Brazil - Love conquers all


Certa feita, enquanto eu e o Marcel Ibaldo debatíamos temas relevantes para a raça humana, tais como ficção científica, cyberpunk, clássicos da arte, distopias e um possível parentesco entre o Kevin Bacon e o inventor do baconzitos, eis que lembramos dos filme Jogos da Morte I e II. Em ambos os filmes foi possível compreender um pouco do milagre da edição cinematográfica, já que Bruce Lee, que esticou as canelas em 1973 devido a um AVC, “participou” deles.
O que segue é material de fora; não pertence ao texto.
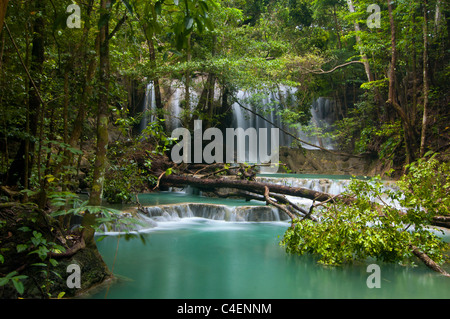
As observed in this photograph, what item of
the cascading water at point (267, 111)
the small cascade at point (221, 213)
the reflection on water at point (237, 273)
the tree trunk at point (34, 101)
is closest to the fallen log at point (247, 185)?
the small cascade at point (221, 213)

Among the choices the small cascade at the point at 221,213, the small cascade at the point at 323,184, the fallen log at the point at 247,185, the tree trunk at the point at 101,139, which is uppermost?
the tree trunk at the point at 101,139

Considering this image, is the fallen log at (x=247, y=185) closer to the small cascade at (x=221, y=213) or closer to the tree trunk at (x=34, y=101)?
the small cascade at (x=221, y=213)

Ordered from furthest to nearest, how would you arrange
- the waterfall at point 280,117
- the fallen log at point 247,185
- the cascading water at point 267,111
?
the waterfall at point 280,117 < the cascading water at point 267,111 < the fallen log at point 247,185

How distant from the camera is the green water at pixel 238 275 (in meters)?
3.72

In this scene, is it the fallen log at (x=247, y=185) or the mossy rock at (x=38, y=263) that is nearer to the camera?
the mossy rock at (x=38, y=263)

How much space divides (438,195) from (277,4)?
20324 mm

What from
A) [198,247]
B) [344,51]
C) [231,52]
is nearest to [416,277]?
[198,247]

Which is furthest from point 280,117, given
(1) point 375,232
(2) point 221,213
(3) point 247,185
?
(1) point 375,232

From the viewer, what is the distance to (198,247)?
5.90m

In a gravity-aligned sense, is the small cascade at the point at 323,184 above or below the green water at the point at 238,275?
above

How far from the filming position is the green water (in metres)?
3.72

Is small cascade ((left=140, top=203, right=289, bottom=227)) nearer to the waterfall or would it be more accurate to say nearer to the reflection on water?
the reflection on water

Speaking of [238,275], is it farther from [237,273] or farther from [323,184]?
[323,184]

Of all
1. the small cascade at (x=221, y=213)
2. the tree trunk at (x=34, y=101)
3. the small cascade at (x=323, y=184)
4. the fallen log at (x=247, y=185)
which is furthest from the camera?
the small cascade at (x=323, y=184)
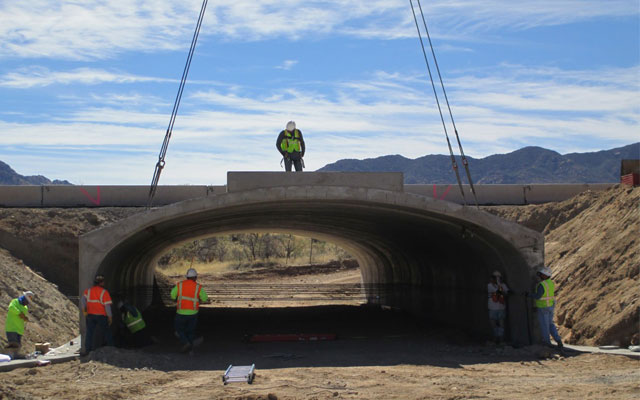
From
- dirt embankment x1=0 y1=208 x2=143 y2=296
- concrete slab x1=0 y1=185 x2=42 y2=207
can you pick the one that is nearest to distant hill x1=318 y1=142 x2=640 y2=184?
concrete slab x1=0 y1=185 x2=42 y2=207

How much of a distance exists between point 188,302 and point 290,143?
482 centimetres

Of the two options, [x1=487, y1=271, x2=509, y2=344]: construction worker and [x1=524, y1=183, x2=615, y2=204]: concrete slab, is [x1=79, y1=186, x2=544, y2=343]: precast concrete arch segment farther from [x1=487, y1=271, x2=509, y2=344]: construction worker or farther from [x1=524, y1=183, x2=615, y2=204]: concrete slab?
[x1=524, y1=183, x2=615, y2=204]: concrete slab

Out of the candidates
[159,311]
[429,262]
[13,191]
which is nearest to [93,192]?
[13,191]

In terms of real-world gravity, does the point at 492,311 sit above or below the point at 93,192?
below

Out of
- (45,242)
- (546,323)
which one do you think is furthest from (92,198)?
(546,323)

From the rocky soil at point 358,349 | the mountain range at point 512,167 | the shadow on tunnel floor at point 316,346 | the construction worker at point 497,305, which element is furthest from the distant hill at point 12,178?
the construction worker at point 497,305

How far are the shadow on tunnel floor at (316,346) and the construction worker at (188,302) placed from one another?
0.38 m

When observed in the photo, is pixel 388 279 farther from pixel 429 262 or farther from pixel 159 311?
pixel 159 311

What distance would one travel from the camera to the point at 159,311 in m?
24.0

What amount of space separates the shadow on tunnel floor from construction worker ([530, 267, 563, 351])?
0.43 m

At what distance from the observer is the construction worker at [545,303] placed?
46.5 feet

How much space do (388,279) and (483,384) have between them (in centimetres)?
1603

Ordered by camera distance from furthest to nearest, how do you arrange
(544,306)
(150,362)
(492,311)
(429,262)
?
1. (429,262)
2. (492,311)
3. (544,306)
4. (150,362)

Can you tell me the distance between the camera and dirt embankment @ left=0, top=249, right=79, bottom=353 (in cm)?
1628
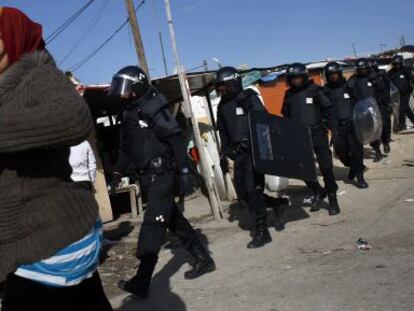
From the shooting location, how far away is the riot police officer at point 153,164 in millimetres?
4973

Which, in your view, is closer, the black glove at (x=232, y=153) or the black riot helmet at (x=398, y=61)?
the black glove at (x=232, y=153)

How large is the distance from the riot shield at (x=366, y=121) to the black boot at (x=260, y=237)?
3.92 m

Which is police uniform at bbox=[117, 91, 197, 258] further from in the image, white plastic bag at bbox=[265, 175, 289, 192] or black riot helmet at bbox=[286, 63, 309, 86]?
white plastic bag at bbox=[265, 175, 289, 192]

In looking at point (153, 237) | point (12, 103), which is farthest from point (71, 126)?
point (153, 237)

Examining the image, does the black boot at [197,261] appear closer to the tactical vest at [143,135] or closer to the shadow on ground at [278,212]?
the tactical vest at [143,135]

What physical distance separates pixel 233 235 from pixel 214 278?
1.86 m

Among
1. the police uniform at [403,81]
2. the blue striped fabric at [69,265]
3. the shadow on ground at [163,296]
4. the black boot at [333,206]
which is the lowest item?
the black boot at [333,206]


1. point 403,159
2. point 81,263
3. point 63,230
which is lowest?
point 403,159

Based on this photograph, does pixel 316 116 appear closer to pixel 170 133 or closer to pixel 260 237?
pixel 260 237

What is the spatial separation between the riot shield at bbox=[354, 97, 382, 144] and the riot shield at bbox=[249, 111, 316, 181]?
9.00 feet

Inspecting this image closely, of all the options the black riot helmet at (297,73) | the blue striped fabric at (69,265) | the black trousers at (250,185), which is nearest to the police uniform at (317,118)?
the black riot helmet at (297,73)

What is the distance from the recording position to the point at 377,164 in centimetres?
1127

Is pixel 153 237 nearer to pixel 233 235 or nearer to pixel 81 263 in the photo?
pixel 233 235

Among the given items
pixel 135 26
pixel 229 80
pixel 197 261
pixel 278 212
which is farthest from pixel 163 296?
pixel 135 26
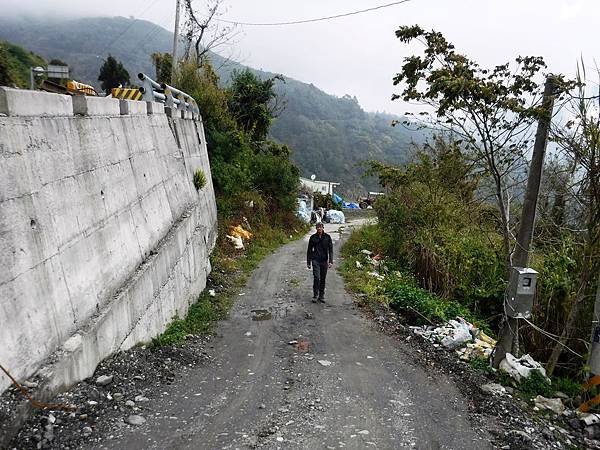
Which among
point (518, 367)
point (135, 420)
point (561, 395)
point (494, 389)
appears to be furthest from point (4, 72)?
point (561, 395)

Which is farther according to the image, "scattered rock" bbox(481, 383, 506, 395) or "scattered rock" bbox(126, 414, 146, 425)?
"scattered rock" bbox(481, 383, 506, 395)

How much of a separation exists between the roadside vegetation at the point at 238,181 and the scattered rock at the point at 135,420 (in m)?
1.95

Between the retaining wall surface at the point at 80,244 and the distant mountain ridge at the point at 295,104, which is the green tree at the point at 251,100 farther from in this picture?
the distant mountain ridge at the point at 295,104

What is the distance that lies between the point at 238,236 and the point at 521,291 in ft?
32.3

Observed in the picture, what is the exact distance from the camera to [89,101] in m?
5.18

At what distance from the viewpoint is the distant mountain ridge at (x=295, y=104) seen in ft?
250

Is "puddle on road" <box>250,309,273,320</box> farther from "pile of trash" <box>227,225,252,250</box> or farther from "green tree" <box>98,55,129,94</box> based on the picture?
"green tree" <box>98,55,129,94</box>

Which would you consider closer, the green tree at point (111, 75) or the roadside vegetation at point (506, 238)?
the roadside vegetation at point (506, 238)

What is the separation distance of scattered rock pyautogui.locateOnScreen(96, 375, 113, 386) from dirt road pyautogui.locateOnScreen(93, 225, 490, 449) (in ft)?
1.51

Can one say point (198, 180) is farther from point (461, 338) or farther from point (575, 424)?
point (575, 424)

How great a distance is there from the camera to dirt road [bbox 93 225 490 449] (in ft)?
13.5

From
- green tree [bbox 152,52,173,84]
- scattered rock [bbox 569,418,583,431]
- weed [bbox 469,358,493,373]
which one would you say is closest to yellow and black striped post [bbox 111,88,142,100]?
weed [bbox 469,358,493,373]

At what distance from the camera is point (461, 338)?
696 centimetres

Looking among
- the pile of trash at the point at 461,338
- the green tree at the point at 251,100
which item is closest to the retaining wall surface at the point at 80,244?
the pile of trash at the point at 461,338
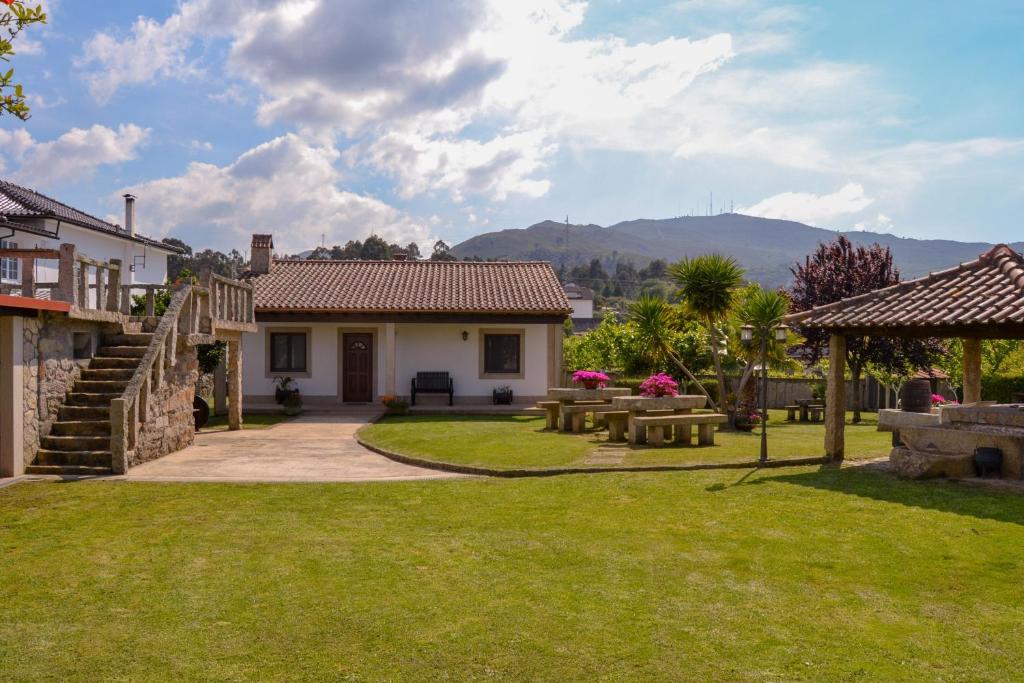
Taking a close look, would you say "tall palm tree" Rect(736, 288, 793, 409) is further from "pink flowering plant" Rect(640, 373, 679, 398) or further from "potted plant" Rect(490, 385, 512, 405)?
"potted plant" Rect(490, 385, 512, 405)

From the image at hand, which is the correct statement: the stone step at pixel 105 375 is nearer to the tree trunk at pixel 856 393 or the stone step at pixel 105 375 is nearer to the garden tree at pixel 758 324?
the garden tree at pixel 758 324

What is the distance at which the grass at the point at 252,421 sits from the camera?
17.7 meters

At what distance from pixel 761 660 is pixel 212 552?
15.6ft

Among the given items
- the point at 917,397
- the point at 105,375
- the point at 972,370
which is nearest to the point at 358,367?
the point at 105,375

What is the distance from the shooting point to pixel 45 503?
9.02 meters

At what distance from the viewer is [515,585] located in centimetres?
605

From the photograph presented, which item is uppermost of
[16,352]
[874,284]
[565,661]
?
[874,284]

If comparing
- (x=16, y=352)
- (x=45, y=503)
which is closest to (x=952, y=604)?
(x=45, y=503)

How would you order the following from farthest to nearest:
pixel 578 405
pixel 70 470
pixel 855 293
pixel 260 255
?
pixel 260 255, pixel 855 293, pixel 578 405, pixel 70 470

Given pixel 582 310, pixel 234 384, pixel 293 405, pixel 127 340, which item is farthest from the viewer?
pixel 582 310

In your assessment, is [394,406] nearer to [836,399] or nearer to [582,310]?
[836,399]

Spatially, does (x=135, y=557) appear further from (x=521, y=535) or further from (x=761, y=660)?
(x=761, y=660)

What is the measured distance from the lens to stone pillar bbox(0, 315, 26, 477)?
10266 mm

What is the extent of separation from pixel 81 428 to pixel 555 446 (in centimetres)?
744
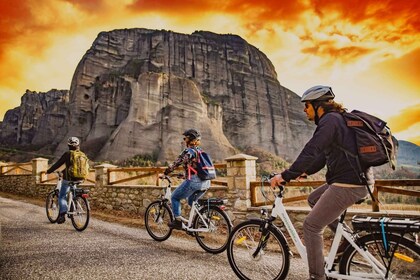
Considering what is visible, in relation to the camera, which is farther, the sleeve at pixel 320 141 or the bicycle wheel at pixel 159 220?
the bicycle wheel at pixel 159 220

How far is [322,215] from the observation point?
2.88m

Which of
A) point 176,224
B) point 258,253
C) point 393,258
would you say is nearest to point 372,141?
point 393,258

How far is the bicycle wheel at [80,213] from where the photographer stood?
277 inches

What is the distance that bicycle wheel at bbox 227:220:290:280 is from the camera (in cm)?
347

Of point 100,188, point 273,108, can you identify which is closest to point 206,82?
point 273,108

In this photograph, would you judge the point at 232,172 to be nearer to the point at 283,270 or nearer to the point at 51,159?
the point at 283,270

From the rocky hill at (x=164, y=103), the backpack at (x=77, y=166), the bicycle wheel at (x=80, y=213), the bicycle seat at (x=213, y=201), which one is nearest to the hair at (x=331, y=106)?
the bicycle seat at (x=213, y=201)

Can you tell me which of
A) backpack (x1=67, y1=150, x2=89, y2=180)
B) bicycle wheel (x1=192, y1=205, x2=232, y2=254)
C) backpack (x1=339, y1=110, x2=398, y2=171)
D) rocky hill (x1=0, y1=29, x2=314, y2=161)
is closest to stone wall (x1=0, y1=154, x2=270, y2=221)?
bicycle wheel (x1=192, y1=205, x2=232, y2=254)

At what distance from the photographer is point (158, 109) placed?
53656 millimetres

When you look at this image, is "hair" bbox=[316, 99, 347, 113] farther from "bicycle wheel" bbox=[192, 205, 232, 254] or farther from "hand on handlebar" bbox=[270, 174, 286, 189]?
"bicycle wheel" bbox=[192, 205, 232, 254]

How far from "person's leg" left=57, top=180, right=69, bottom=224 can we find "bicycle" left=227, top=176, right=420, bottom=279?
539 centimetres

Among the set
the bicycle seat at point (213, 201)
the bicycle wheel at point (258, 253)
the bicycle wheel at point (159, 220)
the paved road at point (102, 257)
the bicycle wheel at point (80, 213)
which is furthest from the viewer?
the bicycle wheel at point (80, 213)

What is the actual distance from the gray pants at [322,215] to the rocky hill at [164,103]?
45.4m

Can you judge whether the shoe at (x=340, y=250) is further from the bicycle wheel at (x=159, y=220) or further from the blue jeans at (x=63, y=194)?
the blue jeans at (x=63, y=194)
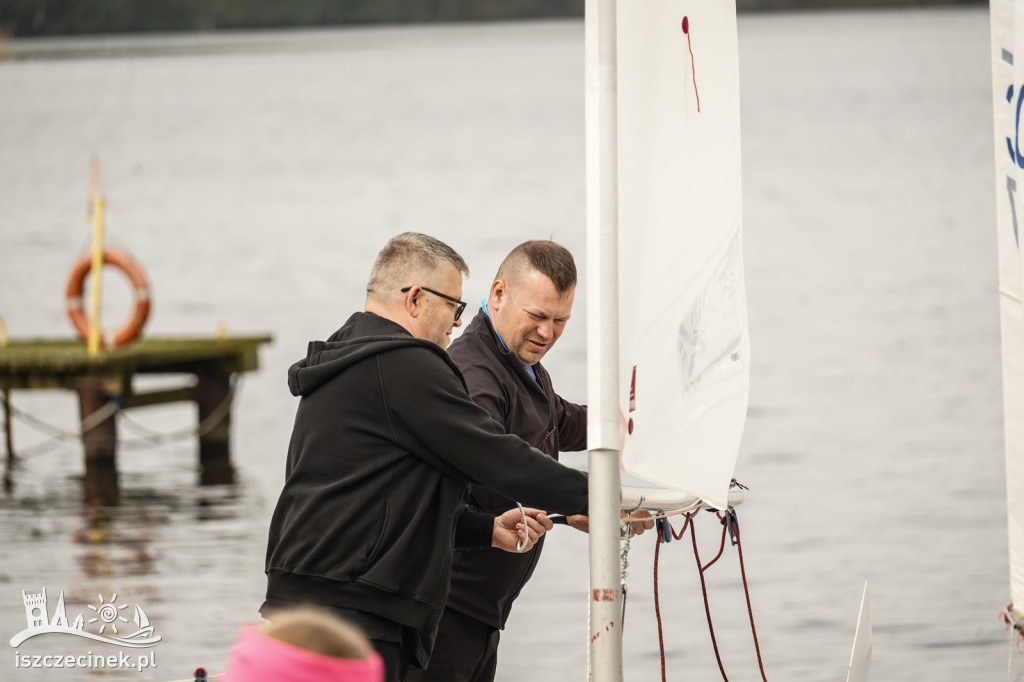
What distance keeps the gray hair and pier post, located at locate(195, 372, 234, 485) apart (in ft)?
35.0

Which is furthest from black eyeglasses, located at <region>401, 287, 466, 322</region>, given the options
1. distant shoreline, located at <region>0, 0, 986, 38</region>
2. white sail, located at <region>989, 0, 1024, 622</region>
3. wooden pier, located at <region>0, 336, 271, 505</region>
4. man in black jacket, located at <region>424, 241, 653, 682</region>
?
distant shoreline, located at <region>0, 0, 986, 38</region>

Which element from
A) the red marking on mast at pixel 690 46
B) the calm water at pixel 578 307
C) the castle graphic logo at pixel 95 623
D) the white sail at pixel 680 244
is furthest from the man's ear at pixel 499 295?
the castle graphic logo at pixel 95 623

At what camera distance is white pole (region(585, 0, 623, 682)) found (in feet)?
9.22

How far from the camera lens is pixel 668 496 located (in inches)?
122

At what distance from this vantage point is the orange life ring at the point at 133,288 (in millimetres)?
12625

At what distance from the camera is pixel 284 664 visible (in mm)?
1667

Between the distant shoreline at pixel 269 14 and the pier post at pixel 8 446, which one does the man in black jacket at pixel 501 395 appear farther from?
the distant shoreline at pixel 269 14

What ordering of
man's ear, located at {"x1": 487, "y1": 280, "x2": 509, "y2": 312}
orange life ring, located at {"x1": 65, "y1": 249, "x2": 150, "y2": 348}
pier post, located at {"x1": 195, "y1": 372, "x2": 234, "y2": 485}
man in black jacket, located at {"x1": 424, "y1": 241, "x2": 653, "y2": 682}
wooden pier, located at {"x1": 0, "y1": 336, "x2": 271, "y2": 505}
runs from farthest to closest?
pier post, located at {"x1": 195, "y1": 372, "x2": 234, "y2": 485}, orange life ring, located at {"x1": 65, "y1": 249, "x2": 150, "y2": 348}, wooden pier, located at {"x1": 0, "y1": 336, "x2": 271, "y2": 505}, man's ear, located at {"x1": 487, "y1": 280, "x2": 509, "y2": 312}, man in black jacket, located at {"x1": 424, "y1": 241, "x2": 653, "y2": 682}

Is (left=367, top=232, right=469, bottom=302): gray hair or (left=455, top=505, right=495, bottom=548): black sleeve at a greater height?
(left=367, top=232, right=469, bottom=302): gray hair

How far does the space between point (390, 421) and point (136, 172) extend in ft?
180

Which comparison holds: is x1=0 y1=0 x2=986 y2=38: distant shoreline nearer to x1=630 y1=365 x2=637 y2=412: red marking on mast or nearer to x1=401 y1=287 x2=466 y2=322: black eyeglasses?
x1=401 y1=287 x2=466 y2=322: black eyeglasses

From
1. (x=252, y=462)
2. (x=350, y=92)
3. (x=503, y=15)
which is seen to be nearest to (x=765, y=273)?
(x=252, y=462)

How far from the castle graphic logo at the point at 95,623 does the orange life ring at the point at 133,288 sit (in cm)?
362

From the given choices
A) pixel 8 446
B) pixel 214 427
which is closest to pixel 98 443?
pixel 214 427
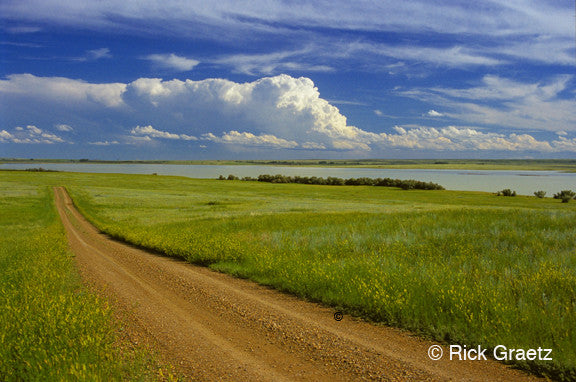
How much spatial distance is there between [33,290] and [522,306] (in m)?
10.6

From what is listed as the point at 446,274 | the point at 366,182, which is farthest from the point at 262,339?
the point at 366,182

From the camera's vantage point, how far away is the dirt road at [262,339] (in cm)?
588

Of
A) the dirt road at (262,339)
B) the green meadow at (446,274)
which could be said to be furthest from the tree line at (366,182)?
the dirt road at (262,339)

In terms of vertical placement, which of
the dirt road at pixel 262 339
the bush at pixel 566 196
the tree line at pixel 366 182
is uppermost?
the tree line at pixel 366 182

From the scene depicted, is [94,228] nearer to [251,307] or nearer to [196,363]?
[251,307]

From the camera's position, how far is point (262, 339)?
7164 millimetres

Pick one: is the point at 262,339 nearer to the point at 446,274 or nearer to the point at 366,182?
the point at 446,274

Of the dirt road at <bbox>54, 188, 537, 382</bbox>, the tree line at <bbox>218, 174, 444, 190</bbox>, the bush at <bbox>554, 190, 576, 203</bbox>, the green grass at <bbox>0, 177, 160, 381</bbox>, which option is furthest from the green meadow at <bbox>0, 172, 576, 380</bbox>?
the tree line at <bbox>218, 174, 444, 190</bbox>

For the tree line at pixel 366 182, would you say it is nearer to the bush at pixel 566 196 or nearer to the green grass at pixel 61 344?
the bush at pixel 566 196

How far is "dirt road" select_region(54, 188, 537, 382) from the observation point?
5883mm

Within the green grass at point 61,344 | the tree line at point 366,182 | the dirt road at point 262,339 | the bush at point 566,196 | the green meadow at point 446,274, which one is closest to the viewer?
the green grass at point 61,344

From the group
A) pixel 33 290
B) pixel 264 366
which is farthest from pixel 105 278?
pixel 264 366

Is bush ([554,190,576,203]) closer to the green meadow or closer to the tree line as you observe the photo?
the tree line

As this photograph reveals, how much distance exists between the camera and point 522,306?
7.59m
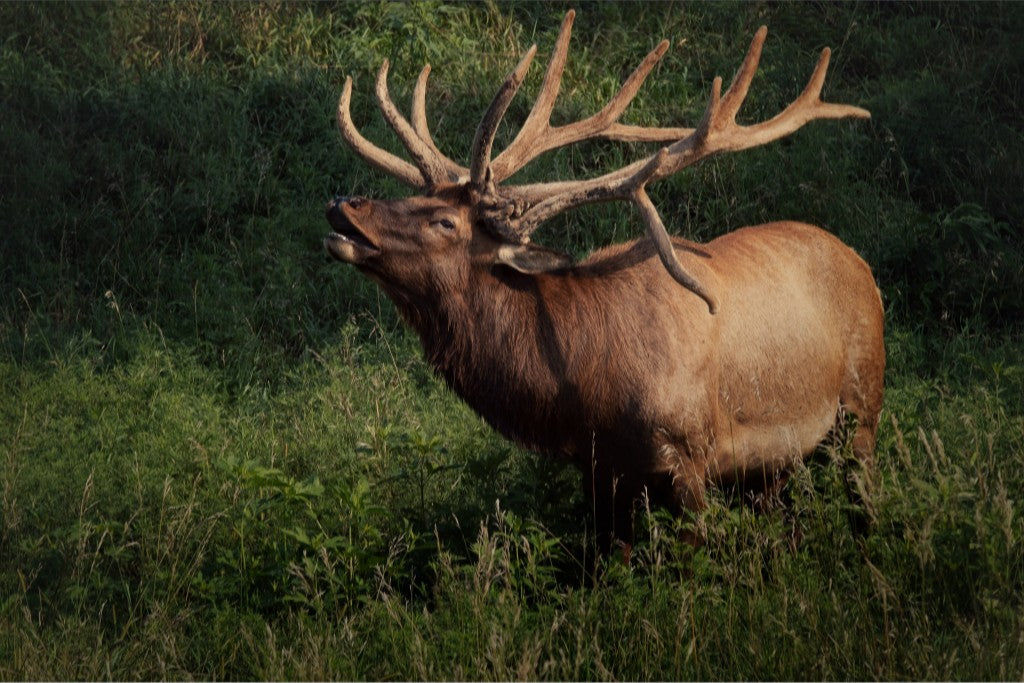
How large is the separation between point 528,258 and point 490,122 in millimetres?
582

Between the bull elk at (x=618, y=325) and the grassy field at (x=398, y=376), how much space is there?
363mm

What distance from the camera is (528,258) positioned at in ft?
19.5

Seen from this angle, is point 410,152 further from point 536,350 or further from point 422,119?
point 536,350

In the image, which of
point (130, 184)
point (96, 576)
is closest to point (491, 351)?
point (96, 576)

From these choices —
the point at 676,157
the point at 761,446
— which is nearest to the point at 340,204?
the point at 676,157

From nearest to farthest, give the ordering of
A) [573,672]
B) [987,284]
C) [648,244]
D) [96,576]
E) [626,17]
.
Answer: [573,672]
[96,576]
[648,244]
[987,284]
[626,17]

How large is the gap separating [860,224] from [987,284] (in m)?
0.91

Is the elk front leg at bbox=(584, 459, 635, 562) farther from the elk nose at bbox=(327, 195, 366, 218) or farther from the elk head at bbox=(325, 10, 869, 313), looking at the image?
the elk nose at bbox=(327, 195, 366, 218)

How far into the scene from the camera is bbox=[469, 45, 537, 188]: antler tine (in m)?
5.78

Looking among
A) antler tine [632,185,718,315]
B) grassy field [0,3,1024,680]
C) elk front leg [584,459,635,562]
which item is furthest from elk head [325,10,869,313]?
grassy field [0,3,1024,680]

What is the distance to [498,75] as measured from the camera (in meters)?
10.6

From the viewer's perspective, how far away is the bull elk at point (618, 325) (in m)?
5.72

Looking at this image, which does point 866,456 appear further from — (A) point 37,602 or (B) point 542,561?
(A) point 37,602

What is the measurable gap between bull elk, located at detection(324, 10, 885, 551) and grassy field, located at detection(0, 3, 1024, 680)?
363 mm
O primeiro Jogo da Morte foi lançado em 1978 e o segundo veio ao mundo em 1981.

E além de conseguir colocar o Bruce Lee distribuindo socos e chutes mesmo depois de morto, uma engenhosa edição pode também transformar um filme surreal, pessimista e sombrio em algo palatável até mesmo para os fãs de Procurando Nemo. Um exemplo disso é o alucinado filme Brazil, lançado 1985 e dirigido pelo ex-Monty Python Terry Gilliam.


A única versão que eu conhecia do Brazil é a original. Brazil é uma distopia incômoda e, com as devidas proporções, é tão claustrofóbica quanto o 1984 do George Orwell.

No filme de Gilliam, o protagonista vivido por Robert De Niro é um eletricista perseguido pelo governo por ser considerado um subversivo. Tudo isso envolvido por um emaranhado de cenas oníricas e tão estranhas que deixariam muito filme psicodélico por aí parecendo um insípido episódio na novela das seis.

Gilliam entregou o filme pronto para o estúdio em 1985. No entanto, os produtores da Universal, ávidos por dinheiro, tiveram receio de que um longa-metragem como aquele pudesse ser um retumbante fracasso de bilheteria.


É compreensível tal desconfiança por parte dos homens de negócio, já que Brazil é um filme de 142 minutos que, para quem procura algo sessão da tarde, pode ser um convite ao sono ou um verdadeiro motivo para destruir o aparelho de DVD com requintes de crueldade. Além disso, o final não tem nada de feliz.

Diante disso, os produtores se apossaram da obra e decidiram editar do jeito deles, inclusive deixaram o filme mais romantizado e com um final feliz, criando assim a versão chamada Brazil - O amor conquista tudo (sacaram esse subtítulo capaz de constranger até mesmo o mais empedernido roteirista de novela mexicana?).

A nova edição reduziu as cenas de humor negro que criticavam o fascismo e a burocracia, dando ênfase no argumento em que o protagonista almeja conhecer a mulher dos seus sonhos. Se não fosse Terry Gilliam bater o pé contra o estúdio, essa versão mais bunda mole seria a versão que o mundo iria conhecer.


A batalha épica entre o artista e os produtores rendeu até mesmo um livro chamado The Battle of Brazil: Terry Gilliam vs. Universal Pictures in the Fight to the Final Cut.

O Brazil de Gilliam foi, como previram os homens do marketing, um fracasso de bilheteria. No entanto, com o passar dos anos, o longa-metragem angariou fãs e ganhou status de cult. Já o Brazil editado pelo estúdio permaneceu no limbo da obscuridade e foi exibido uma única vez pela TV norte-americana (mas hoje, após o advento da internet, até um imbecil como eu pode adquirir essa versão mais vendável e que possui ínfimos 94 minutos). Além disso, essa versão picotada e mais comercial que a original é um dos extras de uma edição de Brazil em 3 DVDs, lançada no mercado internacional.

Isso tudo apenas reforça o poder que uma montagem possui para transformar um filme. Se no caso do Jogo da Morte II, foi possível reviver Bruce Lee alternando cenas dele de filmes anteriores, em Brazil o exercício da montagem transformou um filme reflexivo e pessimista em uma inofensiva história romântica e com final feliz.

Brazil - Love conquers all - Recomendado para: Percebermos que artista louco é diferente de estúdio louco (por dinheiro).